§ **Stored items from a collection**

━━━━━━

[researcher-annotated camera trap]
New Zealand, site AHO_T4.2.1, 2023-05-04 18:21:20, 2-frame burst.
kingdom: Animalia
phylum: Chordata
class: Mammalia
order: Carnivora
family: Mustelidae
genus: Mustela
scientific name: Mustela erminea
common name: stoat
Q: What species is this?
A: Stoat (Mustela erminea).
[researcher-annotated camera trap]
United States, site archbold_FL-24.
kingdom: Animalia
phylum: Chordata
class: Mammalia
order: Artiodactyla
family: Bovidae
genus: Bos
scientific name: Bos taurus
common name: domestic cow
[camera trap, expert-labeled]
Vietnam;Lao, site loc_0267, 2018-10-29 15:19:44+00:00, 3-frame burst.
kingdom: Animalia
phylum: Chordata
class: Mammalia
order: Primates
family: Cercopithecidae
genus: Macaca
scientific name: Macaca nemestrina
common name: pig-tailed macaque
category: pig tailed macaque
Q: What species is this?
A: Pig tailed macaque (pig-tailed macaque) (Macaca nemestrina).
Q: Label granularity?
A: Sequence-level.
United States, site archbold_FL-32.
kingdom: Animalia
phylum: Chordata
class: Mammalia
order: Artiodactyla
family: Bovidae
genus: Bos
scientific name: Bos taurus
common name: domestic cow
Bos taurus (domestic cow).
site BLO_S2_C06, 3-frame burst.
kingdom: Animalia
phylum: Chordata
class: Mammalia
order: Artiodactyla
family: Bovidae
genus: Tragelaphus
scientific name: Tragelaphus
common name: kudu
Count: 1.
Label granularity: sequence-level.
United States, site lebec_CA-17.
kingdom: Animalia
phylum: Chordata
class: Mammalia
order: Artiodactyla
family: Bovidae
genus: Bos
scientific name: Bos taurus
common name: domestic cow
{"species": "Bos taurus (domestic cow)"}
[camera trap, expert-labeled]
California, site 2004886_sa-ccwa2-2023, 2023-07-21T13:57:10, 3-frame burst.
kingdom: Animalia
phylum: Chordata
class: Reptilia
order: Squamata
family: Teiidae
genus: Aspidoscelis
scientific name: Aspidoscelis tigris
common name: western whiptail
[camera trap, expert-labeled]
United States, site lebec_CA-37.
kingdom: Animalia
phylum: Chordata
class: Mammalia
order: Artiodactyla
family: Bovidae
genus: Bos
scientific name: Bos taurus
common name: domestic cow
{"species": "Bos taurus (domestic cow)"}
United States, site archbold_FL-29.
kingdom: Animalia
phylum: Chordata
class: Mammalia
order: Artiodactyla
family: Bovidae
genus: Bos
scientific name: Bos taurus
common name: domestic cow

━━━━━━

§ **What needs to be done**
Each entry must appear again in the answer exactly as written.

§ **Exercise answer**
[researcher-annotated camera trap]
New Zealand, site AHO_T4.2.1, 2023-05-04 18:21:20, 2-frame burst.
kingdom: Animalia
phylum: Chordata
class: Mammalia
order: Carnivora
family: Mustelidae
genus: Mustela
scientific name: Mustela erminea
common name: stoat
Q: What species is this?
A: Stoat (Mustela erminea).
[researcher-annotated camera trap]
United States, site archbold_FL-24.
kingdom: Animalia
phylum: Chordata
class: Mammalia
order: Artiodactyla
family: Bovidae
genus: Bos
scientific name: Bos taurus
common name: domestic cow
[camera trap, expert-labeled]
Vietnam;Lao, site loc_0267, 2018-10-29 15:19:44+00:00, 3-frame burst.
kingdom: Animalia
phylum: Chordata
class: Mammalia
order: Primates
family: Cercopithecidae
genus: Macaca
scientific name: Macaca nemestrina
common name: pig-tailed macaque
category: pig tailed macaque
Q: What species is this?
A: Pig tailed macaque (pig-tailed macaque) (Macaca nemestrina).
Q: Label granularity?
A: Sequence-level.
United States, site archbold_FL-32.
kingdom: Animalia
phylum: Chordata
class: Mammalia
order: Artiodactyla
family: Bovidae
genus: Bos
scientific name: Bos taurus
common name: domestic cow
Bos taurus (domestic cow).
site BLO_S2_C06, 3-frame burst.
kingdom: Animalia
phylum: Chordata
class: Mammalia
order: Artiodactyla
family: Bovidae
genus: Tragelaphus
scientific name: Tragelaphus
common name: kudu
Count: 1.
Label granularity: sequence-level.
United States, site lebec_CA-17.
kingdom: Animalia
phylum: Chordata
class: Mammalia
order: Artiodactyla
family: Bovidae
genus: Bos
scientific name: Bos taurus
common name: domestic cow
{"species": "Bos taurus (domestic cow)"}
[camera trap, expert-labeled]
California, site 2004886_sa-ccwa2-2023, 2023-07-21T13:57:10, 3-frame burst.
kingdom: Animalia
phylum: Chordata
class: Reptilia
order: Squamata
family: Teiidae
genus: Aspidoscelis
scientific name: Aspidoscelis tigris
common name: western whiptail
[camera trap, expert-labeled]
United States, site lebec_CA-37.
kingdom: Animalia
phylum: Chordata
class: Mammalia
order: Artiodactyla
family: Bovidae
genus: Bos
scientific name: Bos taurus
common name: domestic cow
{"species": "Bos taurus (domestic cow)"}
United States, site archbold_FL-29.
kingdom: Animalia
phylum: Chordata
class: Mammalia
order: Artiodactyla
family: Bovidae
genus: Bos
scientific name: Bos taurus
common name: domestic cow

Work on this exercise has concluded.